What is expected:
Wherever the listing holds a picture, leave it out, and copy the remainder exactly.

== Segment start ==

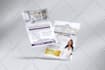 design direct mail eddm postcard, professional business flyer
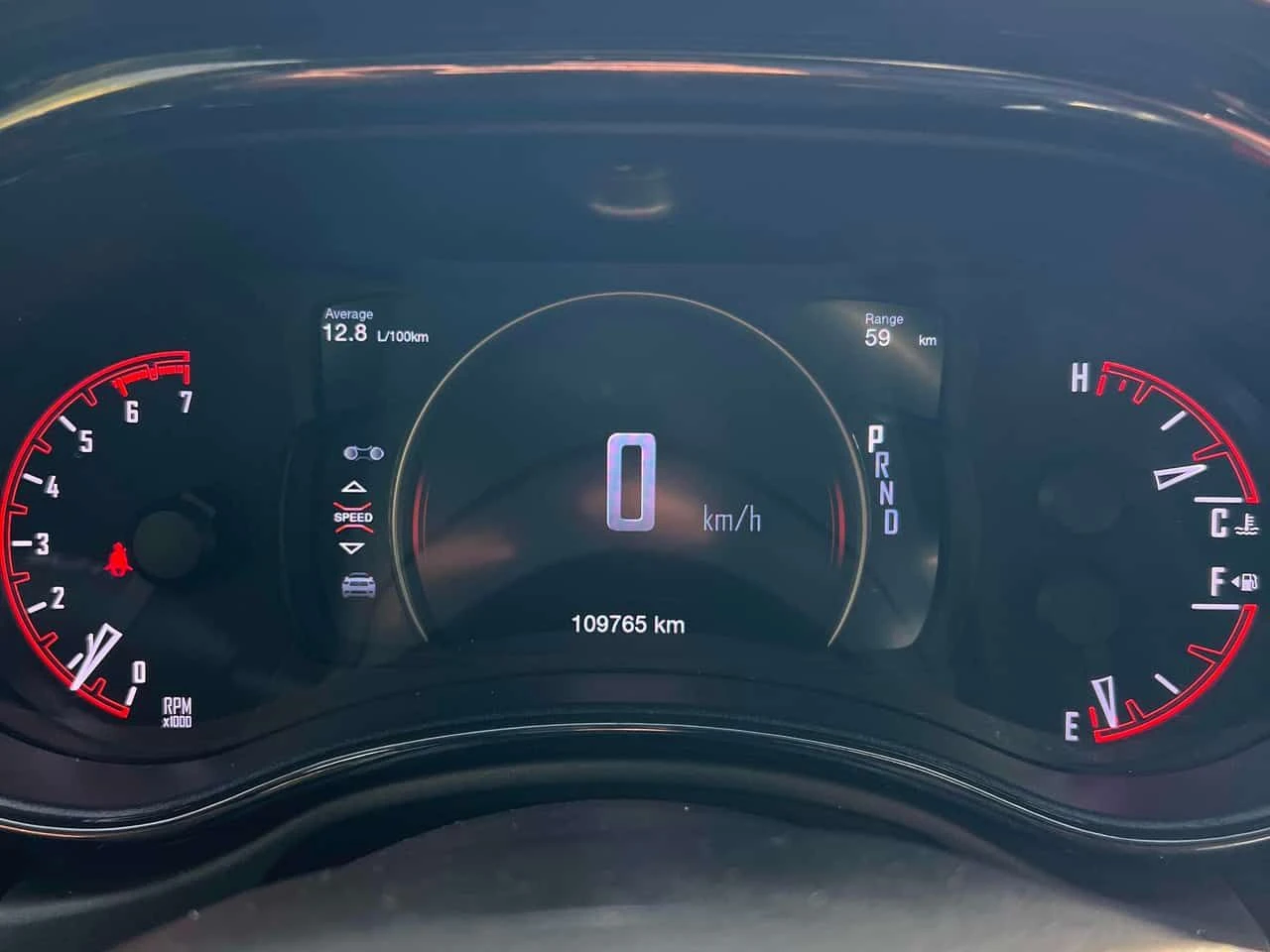 Dodge Durango R/T AWD / Harman Kardon / ОБДУХВАНЕ / АВТОКРЕДИТ , снимка 8 - Автомобили и джипове - 54651103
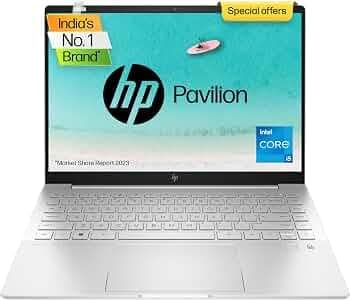 (Refurbished) HP Pavilion Plus 13th Gen Intel EVO Core i5-1340P 14inch(35.6 cm), Metal Body,TUV Certified 2.2K,Micro Edge Display(16GB RAM/512GB SSD/B...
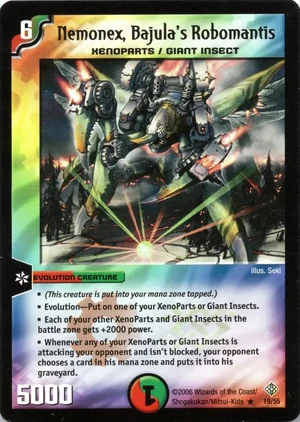 Nemonex, Bajula's Robomantis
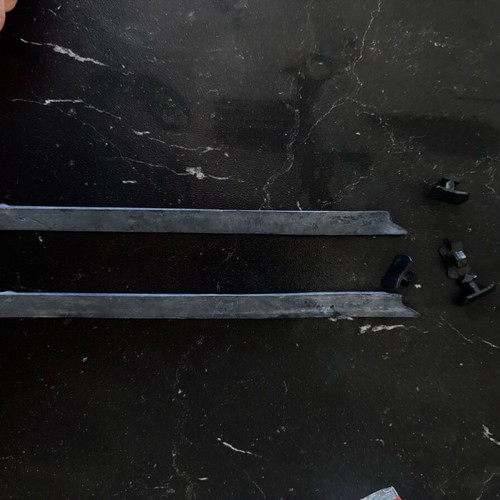 Magnetic window cleaning device used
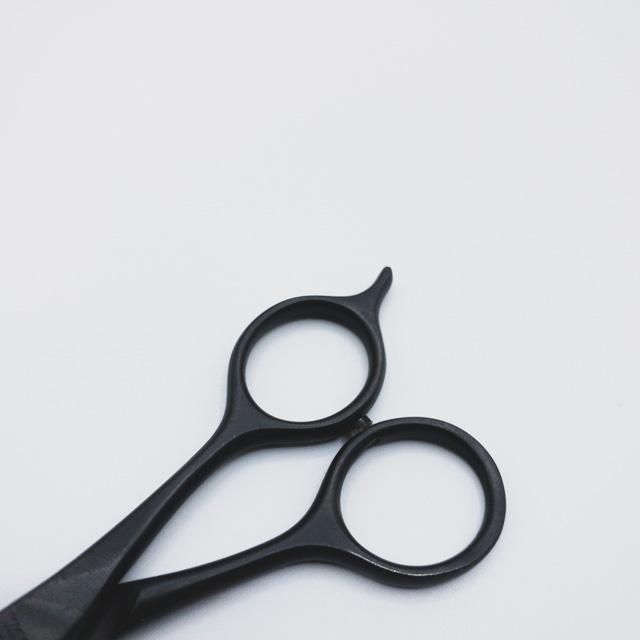 オオカワプロシザーズ オオカワプロシザーOKAWA PRO SCISSORS】SG57シザー ブラックコーティング美容はさみ 美容師 右利き5.7インチ  sc1 - メルカリ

== Segment end ==

Task solution:
 design direct mail eddm postcard, professional business flyer
 Dodge Durango R/T AWD / Harman Kardon / ОБДУХВАНЕ / АВТОКРЕДИТ , снимка 8 - Автомобили и джипове - 54651103
 (Refurbished) HP Pavilion Plus 13th Gen Intel EVO Core i5-1340P 14inch(35.6 cm), Metal Body,TUV Certified 2.2K,Micro Edge Display(16GB RAM/512GB SSD/B...
 Nemonex, Bajula's Robomantis
 Magnetic window cleaning device used
 オオカワプロシザーズ オオカワプロシザーOKAWA PRO SCISSORS】SG57シザー ブラックコーティング美容はさみ 美容師 右利き5.7インチ  sc1 - メルカリ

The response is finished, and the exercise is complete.